Problem to solve:
Nothing but an exact copy of the records below counts as the answer.

Entries taken from a collection:
►
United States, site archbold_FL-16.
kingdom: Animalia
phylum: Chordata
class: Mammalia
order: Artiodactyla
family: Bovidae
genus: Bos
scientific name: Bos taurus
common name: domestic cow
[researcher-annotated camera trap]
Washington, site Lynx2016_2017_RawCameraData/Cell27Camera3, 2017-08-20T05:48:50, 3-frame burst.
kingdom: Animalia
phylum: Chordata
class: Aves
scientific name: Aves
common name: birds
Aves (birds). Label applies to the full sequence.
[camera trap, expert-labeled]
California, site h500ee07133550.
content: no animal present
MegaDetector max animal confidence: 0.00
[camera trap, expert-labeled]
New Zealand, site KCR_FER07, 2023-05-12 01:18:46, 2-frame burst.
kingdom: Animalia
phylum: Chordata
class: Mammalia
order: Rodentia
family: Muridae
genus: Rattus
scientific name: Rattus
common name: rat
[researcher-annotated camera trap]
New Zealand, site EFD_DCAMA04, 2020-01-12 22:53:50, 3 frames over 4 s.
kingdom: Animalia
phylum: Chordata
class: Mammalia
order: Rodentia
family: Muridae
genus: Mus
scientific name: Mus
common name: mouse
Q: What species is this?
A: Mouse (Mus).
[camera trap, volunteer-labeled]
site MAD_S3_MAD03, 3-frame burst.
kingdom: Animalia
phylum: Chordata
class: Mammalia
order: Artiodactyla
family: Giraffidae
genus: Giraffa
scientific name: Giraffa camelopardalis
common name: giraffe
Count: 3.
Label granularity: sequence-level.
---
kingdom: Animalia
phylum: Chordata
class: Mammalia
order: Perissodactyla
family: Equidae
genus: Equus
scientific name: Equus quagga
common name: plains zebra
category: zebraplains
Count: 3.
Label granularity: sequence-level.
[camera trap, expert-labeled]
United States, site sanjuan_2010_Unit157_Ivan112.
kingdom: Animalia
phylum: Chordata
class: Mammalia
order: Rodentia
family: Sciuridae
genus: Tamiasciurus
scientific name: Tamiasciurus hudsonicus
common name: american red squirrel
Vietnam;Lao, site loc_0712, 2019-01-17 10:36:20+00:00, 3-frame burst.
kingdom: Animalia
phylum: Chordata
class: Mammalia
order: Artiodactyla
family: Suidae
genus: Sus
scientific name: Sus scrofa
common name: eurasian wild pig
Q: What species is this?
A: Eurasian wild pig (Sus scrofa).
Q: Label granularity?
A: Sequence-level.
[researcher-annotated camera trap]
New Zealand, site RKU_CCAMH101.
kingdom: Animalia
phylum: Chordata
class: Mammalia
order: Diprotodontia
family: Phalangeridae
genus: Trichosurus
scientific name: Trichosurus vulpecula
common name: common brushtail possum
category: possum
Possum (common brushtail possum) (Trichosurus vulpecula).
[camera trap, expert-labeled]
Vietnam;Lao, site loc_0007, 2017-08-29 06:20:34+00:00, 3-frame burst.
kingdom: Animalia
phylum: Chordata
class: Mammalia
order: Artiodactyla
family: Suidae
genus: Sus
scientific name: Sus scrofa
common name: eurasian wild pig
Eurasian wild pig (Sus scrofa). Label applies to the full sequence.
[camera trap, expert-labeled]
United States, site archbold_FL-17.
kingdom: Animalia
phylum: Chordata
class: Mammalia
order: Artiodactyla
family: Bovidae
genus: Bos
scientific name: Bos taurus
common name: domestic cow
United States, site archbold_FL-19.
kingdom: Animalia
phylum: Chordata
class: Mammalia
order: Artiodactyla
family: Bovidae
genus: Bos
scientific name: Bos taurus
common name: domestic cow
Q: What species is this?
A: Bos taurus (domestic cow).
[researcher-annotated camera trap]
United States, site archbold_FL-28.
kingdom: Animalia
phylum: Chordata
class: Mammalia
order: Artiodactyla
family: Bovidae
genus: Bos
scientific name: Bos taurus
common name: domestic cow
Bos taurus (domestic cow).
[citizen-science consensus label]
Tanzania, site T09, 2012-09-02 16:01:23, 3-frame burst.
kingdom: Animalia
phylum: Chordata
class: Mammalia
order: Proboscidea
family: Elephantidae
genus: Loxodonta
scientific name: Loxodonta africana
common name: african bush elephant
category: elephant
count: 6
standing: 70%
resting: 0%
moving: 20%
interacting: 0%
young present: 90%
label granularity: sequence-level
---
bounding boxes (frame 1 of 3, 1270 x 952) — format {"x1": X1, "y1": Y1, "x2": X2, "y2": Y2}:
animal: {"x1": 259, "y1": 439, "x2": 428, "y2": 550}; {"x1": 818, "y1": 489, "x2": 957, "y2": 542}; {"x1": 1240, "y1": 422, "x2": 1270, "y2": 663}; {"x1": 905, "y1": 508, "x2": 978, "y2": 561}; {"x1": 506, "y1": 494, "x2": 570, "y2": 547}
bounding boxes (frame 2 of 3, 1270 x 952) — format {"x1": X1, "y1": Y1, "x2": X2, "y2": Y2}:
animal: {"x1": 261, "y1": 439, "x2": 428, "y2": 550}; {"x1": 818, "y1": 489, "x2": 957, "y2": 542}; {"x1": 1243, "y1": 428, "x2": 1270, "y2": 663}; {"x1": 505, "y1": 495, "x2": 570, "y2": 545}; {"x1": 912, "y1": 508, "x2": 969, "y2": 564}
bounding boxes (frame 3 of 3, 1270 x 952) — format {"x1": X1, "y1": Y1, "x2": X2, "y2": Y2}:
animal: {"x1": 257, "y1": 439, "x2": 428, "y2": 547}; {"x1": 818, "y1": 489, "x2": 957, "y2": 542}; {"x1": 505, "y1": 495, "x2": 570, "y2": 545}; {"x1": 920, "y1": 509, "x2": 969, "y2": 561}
◄
Task solution:
United States, site archbold_FL-16.
kingdom: Animalia
phylum: Chordata
class: Mammalia
order: Artiodactyla
family: Bovidae
genus: Bos
scientific name: Bos taurus
common name: domestic cow
[researcher-annotated camera trap]
Washington, site Lynx2016_2017_RawCameraData/Cell27Camera3, 2017-08-20T05:48:50, 3-frame burst.
kingdom: Animalia
phylum: Chordata
class: Aves
scientific name: Aves
common name: birds
Aves (birds). Label applies to the full sequence.
[camera trap, expert-labeled]
California, site h500ee07133550.
content: no animal present
MegaDetector max animal confidence: 0.00
[camera trap, expert-labeled]
New Zealand, site KCR_FER07, 2023-05-12 01:18:46, 2-frame burst.
kingdom: Animalia
phylum: Chordata
class: Mammalia
order: Rodentia
family: Muridae
genus: Rattus
scientific name: Rattus
common name: rat
[researcher-annotated camera trap]
New Zealand, site EFD_DCAMA04, 2020-01-12 22:53:50, 3 frames over 4 s.
kingdom: Animalia
phylum: Chordata
class: Mammalia
order: Rodentia
family: Muridae
genus: Mus
scientific name: Mus
common name: mouse
Q: What species is this?
A: Mouse (Mus).
[camera trap, volunteer-labeled]
site MAD_S3_MAD03, 3-frame burst.
kingdom: Animalia
phylum: Chordata
class: Mammalia
order: Artiodactyla
family: Giraffidae
genus: Giraffa
scientific name: Giraffa camelopardalis
common name: giraffe
Count: 3.
Label granularity: sequence-level.
---
kingdom: Animalia
phylum: Chordata
class: Mammalia
order: Perissodactyla
family: Equidae
genus: Equus
scientific name: Equus quagga
common name: plains zebra
category: zebraplains
Count: 3.
Label granularity: sequence-level.
[camera trap, expert-labeled]
United States, site sanjuan_2010_Unit157_Ivan112.
kingdom: Animalia
phylum: Chordata
class: Mammalia
order: Rodentia
family: Sciuridae
genus: Tamiasciurus
scientific name: Tamiasciurus hudsonicus
common name: american red squirrel
Vietnam;Lao, site loc_0712, 2019-01-17 10:36:20+00:00, 3-frame burst.
kingdom: Animalia
phylum: Chordata
class: Mammalia
order: Artiodactyla
family: Suidae
genus: Sus
scientific name: Sus scrofa
common name: eurasian wild pig
Q: What species is this?
A: Eurasian wild pig (Sus scrofa).
Q: Label granularity?
A: Sequence-level.
[researcher-annotated camera trap]
New Zealand, site RKU_CCAMH101.
kingdom: Animalia
phylum: Chordata
class: Mammalia
order: Diprotodontia
family: Phalangeridae
genus: Trichosurus
scientific name: Trichosurus vulpecula
common name: common brushtail possum
category: possum
Possum (common brushtail possum) (Trichosurus vulpecula).
[camera trap, expert-labeled]
Vietnam;Lao, site loc_0007, 2017-08-29 06:20:34+00:00, 3-frame burst.
kingdom: Animalia
phylum: Chordata
class: Mammalia
order: Artiodactyla
family: Suidae
genus: Sus
scientific name: Sus scrofa
common name: eurasian wild pig
Eurasian wild pig (Sus scrofa). Label applies to the full sequence.
[camera trap, expert-labeled]
United States, site archbold_FL-17.
kingdom: Animalia
phylum: Chordata
class: Mammalia
order: Artiodactyla
family: Bovidae
genus: Bos
scientific name: Bos taurus
common name: domestic cow
United States, site archbold_FL-19.
kingdom: Animalia
phylum: Chordata
class: Mammalia
order: Artiodactyla
family: Bovidae
genus: Bos
scientific name: Bos taurus
common name: domestic cow
Q: What species is this?
A: Bos taurus (domestic cow).
[researcher-annotated camera trap]
United States, site archbold_FL-28.
kingdom: Animalia
phylum: Chordata
class: Mammalia
order: Artiodactyla
family: Bovidae
genus: Bos
scientific name: Bos taurus
common name: domestic cow
Bos taurus (domestic cow).
[citizen-science consensus label]
Tanzania, site T09, 2012-09-02 16:01:23, 3-frame burst.
kingdom: Animalia
phylum: Chordata
class: Mammalia
order: Proboscidea
family: Elephantidae
genus: Loxodonta
scientific name: Loxodonta africana
common name: african bush elephant
category: elephant
count: 6
standing: 70%
resting: 0%
moving: 20%
interacting: 0%
young present: 90%
label granularity: sequence-level
---
bounding boxes (frame 1 of 3, 1270 x 952) — format {"x1": X1, "y1": Y1, "x2": X2, "y2": Y2}:
animal: {"x1": 259, "y1": 439, "x2": 428, "y2": 550}; {"x1": 818, "y1": 489, "x2": 957, "y2": 542}; {"x1": 1240, "y1": 422, "x2": 1270, "y2": 663}; {"x1": 905, "y1": 508, "x2": 978, "y2": 561}; {"x1": 506, "y1": 494, "x2": 570, "y2": 547}
bounding boxes (frame 2 of 3, 1270 x 952) — format {"x1": X1, "y1": Y1, "x2": X2, "y2": Y2}:
animal: {"x1": 261, "y1": 439, "x2": 428, "y2": 550}; {"x1": 818, "y1": 489, "x2": 957, "y2": 542}; {"x1": 1243, "y1": 428, "x2": 1270, "y2": 663}; {"x1": 505, "y1": 495, "x2": 570, "y2": 545}; {"x1": 912, "y1": 508, "x2": 969, "y2": 564}
bounding boxes (frame 3 of 3, 1270 x 952) — format {"x1": X1, "y1": Y1, "x2": X2, "y2": Y2}:
animal: {"x1": 257, "y1": 439, "x2": 428, "y2": 547}; {"x1": 818, "y1": 489, "x2": 957, "y2": 542}; {"x1": 505, "y1": 495, "x2": 570, "y2": 545}; {"x1": 920, "y1": 509, "x2": 969, "y2": 561}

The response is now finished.